Sources: E. O. Burt, “Church Celebrates 50th Anniversary”, Saskatoon Star-Phoenix, June 16, 1979, p. 28; Cleo Girgulis, “Greek Immigrants in Saskatoon”, Saskatoon History Review, No. 6, 1991, pp. 8 – 11; Eric O. Burt, “Iconostasis Installed: Season of Great Lent drawing to a close”, Saskatoon Star-Phoenix, April 22, 1978, p. 1; Eric O. Burt, “Greek Church marks 25th birthday”, Saskatoon Star-Phoenix, February 17, 1990, p. 58; Darlene Polachic, Saskatoon was ‘first village’ for retiring Orthodox priest”, Saskatoon Star-Phoenix, May 3, 2008, p. E15; Alex Liakopoulos (oral interview).
Researched and Written by Ken Pontikes, March 6, 2024.
Twenty-fifth Anniversary Celebrations in 1990 of the Hellenic Orthodox Community of Saskatoon
Editorial Note: The following article is about the 25th anniversary of the provincial government’s incorporation of the Hellenic Orthodox Community of Saskatoon.
The church has always been central in the life of Greece and closely associated with Greek culture. Thus, it was a proud and happy day for Greeks here when, in 1963, the Hellenic Orthodox Community of Saskatoon was established, and steps were taken to provide the community with its own church.
Jim Kosmas, a prominent member of the community, says Orthodox churches dot the Greek countryside. A person or a family in distress, difficulty, or danger will pray to one of the saints for help, pledging to build a church in the saint’s honor if the prayer is answered. The practice provides some explanation for the number of churches to be seen.
The 25th anniversary of the community and its church here is being celebrated this Sunday with a divine liturgy at which Bishop Sotirios of Toronto and Canada will officiate.
There had been a Greek presence in Saskatoon from as early as 1901, but a much greater flood of immigrants came in the late 1940s, after the Second World War.

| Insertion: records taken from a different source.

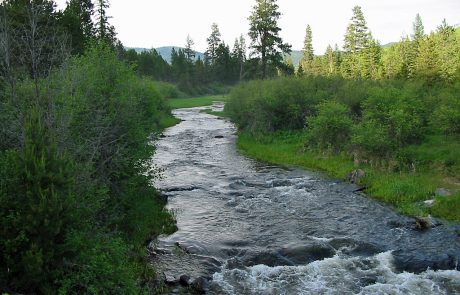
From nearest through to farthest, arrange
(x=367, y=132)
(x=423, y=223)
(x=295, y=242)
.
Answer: (x=295, y=242), (x=423, y=223), (x=367, y=132)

In those years, a Greek Orthodox priest would come from Edmonton or Winnipeg to minister to the spiritual needs of the faithful here.
Rev. John Nikolaou says the divine liturgy would be celebrated in the basement of the Elite Cafe, in the AHEPA Hall [on Twentieth Street East], or wherever space might be available. Numbers of children would be awaiting baptism, and all would be baptized in a single ceremony. Lacking a proper font, the priest would use a plastic bowl for the baptismal rites. Two couples might be planning a marriage and the visiting priest would conduct a double wedding for them.

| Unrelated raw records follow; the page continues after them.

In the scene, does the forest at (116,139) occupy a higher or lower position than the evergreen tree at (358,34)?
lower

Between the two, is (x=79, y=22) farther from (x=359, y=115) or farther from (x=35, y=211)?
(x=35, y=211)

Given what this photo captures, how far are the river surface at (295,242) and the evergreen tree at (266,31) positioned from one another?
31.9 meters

Kosmas recalls Greeks attending liturgies in the Ukrainian Orthodox Church on Avenue J and others going to Anglican services. The Ukrainian service was identical to that familiar to the Greeks, but the latter were unable to understand the Ukrainian language. It wasn’t the best of situations. Nikolaou had arrived from Greece and was in Saskatoon when provincial registration of the community was affected in 1963 and when the Metropolitan of Canada, Athenogoras, officially proclaimed the community’s establishment.

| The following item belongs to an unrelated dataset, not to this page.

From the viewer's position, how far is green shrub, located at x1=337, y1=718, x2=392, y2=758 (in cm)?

The first purpose of the community was to secure premises in which to hold regular services. The first church building was a small place on Fifth Street, acquired in 1964. It was still necessary to bring visiting priests from Edmonton or Regina, a practice that continued until a resident priest came in 1976.
By the time Rev. Constantine Kakabelakis arrived in July 1976, the congregation had been having services for almost two years in the former Lutheran church at Eighth Street and Dufferin Avenue, purchased in October 1974. It had been built in the 1920s to serve a German Lutheran congregation. Its first Greek priest said he arrived to find “nothing but the four walls.” It gradually took on more the appearance of the typical Greek Orthodox church, climaxed by the installation in 1977- 78 of a magnificent iconostasis, the central feature of such a church.
The church’s name is Koimisis Tis Theotokou, which translates as Assumption of the Virgin Mary. It is said to have been “inspired by the faithful devotion of hard-working immigrants dedicated to perpetuating the religious and cultural ideals of their Greek homeland, and to becoming loyal Canadian citizens, supporting the nation’s democratic principles and way of life.”
That first priest stayed four years, leaving in 1980. Nikolaou, by then an ordained priest, returned and has overseen the church’s affairs for the past 10 years.